**Document extract:**
# # #
How to add a client and root certificate to CA Top Secret and then to a keyring?

Document ID : KB000015360
Last Modified Date : 14/02/2018
Show Technical Document Details
Introduction:

How to add a client certificate and root certificate pair to CA Top Secret Security file and then to a keyring?

 

Question:

How to add a client certificate and root certificate pair to CA Top Secret Security file and then to a keyring?

Answer:

Example:

 

 

 

The following datasets contain the certs:

 

ROOT.PUBLIC.CERTS.PEM (contains the root cert)

 

CLIENT.PUBLIC.CERTS.P12 (contains the client cert and password protected ‘mandolin’)

 

 

 

1. ADD CERTS THE SECURITY FILE.

 

TSS ADD(CERTAUTH) DIGICERT(CAMSRV) DCDSN(ROOT.PUBLIC.CERTS.PEM) TRUST

 

TSS ADD(CERTSITE) DIGICERT(CAMSRVC) DCDSN(CLIENT.PUBLIC.CERTS.P12) PKCSPASS(MANDOLIN) TRUST

 

 

 

2. Create keyrings for users that dont already have the keyring:

 

TSS ADD(USERA) KEYRING(MESMRING)

 

TSS ADD(USERB) KEYRING(MESMRING)

 

TSS ADD(USERC) KEYRING(MESMRING)

 

 

 

3. Connect root and personal certs to the keyring of the user:

 

 

 

TSS ADD(USERB) KEYRING(MESMRING) RINGDATA(CERTSITE,CAMSRVC) USAGE(PERSONAL) DEFAULT   

 

TSS ADD(USERB) KEYRING(MESMRING) RINGDATA(CERTAUTH,CAMSRV) USAGE(CERTAUTH)
# # #
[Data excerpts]
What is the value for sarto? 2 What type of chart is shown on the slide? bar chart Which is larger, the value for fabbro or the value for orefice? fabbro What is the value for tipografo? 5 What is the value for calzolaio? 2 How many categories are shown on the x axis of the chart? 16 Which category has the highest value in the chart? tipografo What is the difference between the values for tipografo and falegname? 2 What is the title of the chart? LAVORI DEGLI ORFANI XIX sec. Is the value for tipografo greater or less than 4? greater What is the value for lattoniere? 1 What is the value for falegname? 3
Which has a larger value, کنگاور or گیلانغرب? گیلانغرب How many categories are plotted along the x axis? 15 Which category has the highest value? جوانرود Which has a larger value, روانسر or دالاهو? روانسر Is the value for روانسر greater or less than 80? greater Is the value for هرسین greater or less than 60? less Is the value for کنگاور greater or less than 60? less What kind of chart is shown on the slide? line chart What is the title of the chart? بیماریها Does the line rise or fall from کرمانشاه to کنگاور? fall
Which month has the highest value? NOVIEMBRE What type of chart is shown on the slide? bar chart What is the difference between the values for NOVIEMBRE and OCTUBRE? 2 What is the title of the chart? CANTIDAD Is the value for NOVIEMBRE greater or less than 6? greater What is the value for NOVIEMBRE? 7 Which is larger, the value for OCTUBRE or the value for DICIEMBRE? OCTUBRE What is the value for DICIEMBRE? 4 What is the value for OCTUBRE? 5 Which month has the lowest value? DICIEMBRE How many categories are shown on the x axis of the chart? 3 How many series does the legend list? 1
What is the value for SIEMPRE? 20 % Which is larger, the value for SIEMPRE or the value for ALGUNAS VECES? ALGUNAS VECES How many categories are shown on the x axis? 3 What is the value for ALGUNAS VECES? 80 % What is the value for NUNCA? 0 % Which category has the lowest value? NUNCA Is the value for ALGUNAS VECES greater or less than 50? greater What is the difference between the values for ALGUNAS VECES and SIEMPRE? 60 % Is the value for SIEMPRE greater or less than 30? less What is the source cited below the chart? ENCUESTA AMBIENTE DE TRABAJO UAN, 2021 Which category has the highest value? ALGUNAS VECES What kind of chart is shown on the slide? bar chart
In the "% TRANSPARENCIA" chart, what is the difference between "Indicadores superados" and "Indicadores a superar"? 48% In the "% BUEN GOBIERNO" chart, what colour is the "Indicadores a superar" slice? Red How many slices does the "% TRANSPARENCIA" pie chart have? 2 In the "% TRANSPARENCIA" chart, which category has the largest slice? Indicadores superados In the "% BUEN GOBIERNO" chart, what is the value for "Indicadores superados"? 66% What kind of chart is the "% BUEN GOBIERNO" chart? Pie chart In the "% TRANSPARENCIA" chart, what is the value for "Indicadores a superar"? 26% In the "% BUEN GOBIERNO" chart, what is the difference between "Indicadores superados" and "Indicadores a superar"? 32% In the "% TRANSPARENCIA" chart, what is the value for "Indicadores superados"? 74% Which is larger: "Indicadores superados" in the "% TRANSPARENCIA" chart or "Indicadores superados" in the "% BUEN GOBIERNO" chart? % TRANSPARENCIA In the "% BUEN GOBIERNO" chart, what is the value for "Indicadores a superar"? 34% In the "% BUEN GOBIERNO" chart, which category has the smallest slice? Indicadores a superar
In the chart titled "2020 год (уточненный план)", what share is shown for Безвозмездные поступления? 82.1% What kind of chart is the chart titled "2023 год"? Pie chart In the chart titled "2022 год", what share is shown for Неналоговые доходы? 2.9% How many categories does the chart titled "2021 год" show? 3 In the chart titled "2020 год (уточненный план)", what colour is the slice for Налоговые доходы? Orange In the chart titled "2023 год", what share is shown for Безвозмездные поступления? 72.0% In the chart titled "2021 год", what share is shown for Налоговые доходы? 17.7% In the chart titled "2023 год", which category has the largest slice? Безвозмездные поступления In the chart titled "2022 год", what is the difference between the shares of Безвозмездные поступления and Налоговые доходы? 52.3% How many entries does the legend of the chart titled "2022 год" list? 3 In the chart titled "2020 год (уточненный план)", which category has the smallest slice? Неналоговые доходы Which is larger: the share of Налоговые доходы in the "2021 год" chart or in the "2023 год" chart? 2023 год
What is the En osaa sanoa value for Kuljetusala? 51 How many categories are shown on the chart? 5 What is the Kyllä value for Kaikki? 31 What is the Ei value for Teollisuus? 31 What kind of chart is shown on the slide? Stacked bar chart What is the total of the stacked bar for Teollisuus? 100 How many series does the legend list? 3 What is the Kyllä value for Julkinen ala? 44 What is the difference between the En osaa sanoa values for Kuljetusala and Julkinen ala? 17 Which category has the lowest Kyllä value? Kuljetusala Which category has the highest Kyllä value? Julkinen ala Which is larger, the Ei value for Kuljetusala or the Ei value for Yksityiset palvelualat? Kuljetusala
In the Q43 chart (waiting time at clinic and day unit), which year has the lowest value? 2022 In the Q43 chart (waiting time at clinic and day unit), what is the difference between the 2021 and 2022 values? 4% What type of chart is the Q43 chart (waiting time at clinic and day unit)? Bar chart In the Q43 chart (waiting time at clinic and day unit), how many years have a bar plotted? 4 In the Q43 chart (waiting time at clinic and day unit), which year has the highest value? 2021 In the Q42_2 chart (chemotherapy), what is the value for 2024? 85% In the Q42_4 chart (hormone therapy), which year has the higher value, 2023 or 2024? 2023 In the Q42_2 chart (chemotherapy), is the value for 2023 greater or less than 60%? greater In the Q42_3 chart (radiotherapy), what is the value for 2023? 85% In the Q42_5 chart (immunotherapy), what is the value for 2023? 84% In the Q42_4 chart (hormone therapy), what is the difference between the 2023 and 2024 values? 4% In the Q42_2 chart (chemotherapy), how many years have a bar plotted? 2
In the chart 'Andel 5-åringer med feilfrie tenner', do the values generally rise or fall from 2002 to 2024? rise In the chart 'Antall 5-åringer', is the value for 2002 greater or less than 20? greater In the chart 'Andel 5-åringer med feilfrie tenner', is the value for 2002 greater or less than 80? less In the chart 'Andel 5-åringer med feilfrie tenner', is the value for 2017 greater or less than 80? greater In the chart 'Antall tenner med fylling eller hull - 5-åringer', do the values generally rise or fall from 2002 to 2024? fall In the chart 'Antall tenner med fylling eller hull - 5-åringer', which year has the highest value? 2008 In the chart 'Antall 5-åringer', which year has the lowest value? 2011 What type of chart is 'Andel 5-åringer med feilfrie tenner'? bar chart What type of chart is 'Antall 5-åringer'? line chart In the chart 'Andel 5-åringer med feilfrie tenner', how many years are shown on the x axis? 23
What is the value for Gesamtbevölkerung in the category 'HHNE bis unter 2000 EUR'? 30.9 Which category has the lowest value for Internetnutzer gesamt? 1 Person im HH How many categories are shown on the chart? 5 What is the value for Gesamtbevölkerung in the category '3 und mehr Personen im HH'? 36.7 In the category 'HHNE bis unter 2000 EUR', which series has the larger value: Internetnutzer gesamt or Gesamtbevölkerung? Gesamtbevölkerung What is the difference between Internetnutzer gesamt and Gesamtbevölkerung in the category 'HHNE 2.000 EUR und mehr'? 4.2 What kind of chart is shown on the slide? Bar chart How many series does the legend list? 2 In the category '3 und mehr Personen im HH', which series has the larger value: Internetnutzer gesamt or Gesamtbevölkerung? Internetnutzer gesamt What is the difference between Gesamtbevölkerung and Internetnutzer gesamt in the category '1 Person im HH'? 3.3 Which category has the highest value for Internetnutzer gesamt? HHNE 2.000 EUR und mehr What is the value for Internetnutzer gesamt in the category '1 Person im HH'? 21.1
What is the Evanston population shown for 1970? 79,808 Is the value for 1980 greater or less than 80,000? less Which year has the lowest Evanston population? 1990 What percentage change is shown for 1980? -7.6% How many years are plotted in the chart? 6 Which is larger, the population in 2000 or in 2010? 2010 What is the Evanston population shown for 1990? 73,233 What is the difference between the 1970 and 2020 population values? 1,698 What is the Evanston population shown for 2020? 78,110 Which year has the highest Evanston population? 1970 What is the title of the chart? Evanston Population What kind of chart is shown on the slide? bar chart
# # #
**Tasks to complete:**
1. Summarize the CA Top Secret certificate article in two sentences.
2. Render into Spanish this sentence from the CA Top Secret certificate article: "Connect root and personal certs to the keyring of the user".
3. Extend the CA Top Secret certificate article past its final TSS ADD command, keeping its step-by-step format.

**Task results:**
1. The article explains how to add a client certificate and root certificate pair to the CA Top Secret Security file and then to a keyring, using a root cert held in ROOT.PUBLIC.CERTS.PEM and a password-protected client cert held in CLIENT.PUBLIC.CERTS.P12. The procedure adds both certs to the security file with TSS ADD commands, creates keyrings for users who do not already have one, and connects the root and personal certs to the keyring of the user.

2. Conecte los certificados raíz y personales al anillo de claves del usuario.

3.
 

 

 

TSS ADD(USERA) KEYRING(MESMRING) RINGDATA(CERTSITE,CAMSRVC) USAGE(PERSONAL) DEFAULT   

 

TSS ADD(USERA) KEYRING(MESMRING) RINGDATA(CERTAUTH,CAMSRV) USAGE(CERTAUTH)   

 

 

 

TSS ADD(USERC) KEYRING(MESMRING) RINGDATA(CERTSITE,CAMSRVC) USAGE(PERSONAL) DEFAULT   

 

TSS ADD(USERC) KEYRING(MESMRING) RINGDATA(CERTAUTH,CAMSRV) USAGE(CERTAUTH)   

 

 

 

4. Authorize for digital certificates:

 

 

 

TSS PER(USERA) IBMFAC(IRR.DIGTCERT) ACC(CONTROL)

 

TSS PER(USERB) IBMFAC(IRR.DIGTCERT) ACC(CONTROL)

 

TSS PER(USERC) IBMFAC(IRR.DIGTCERT) ACC(CONTROL)

 

 

 

Without this permission, users will not be authorized to use digital certificates.

 

 

 

5. Make sure when specifying the keyring name to the application it matches the keyring name exactly. The digicert name and keyring name is case sensitive.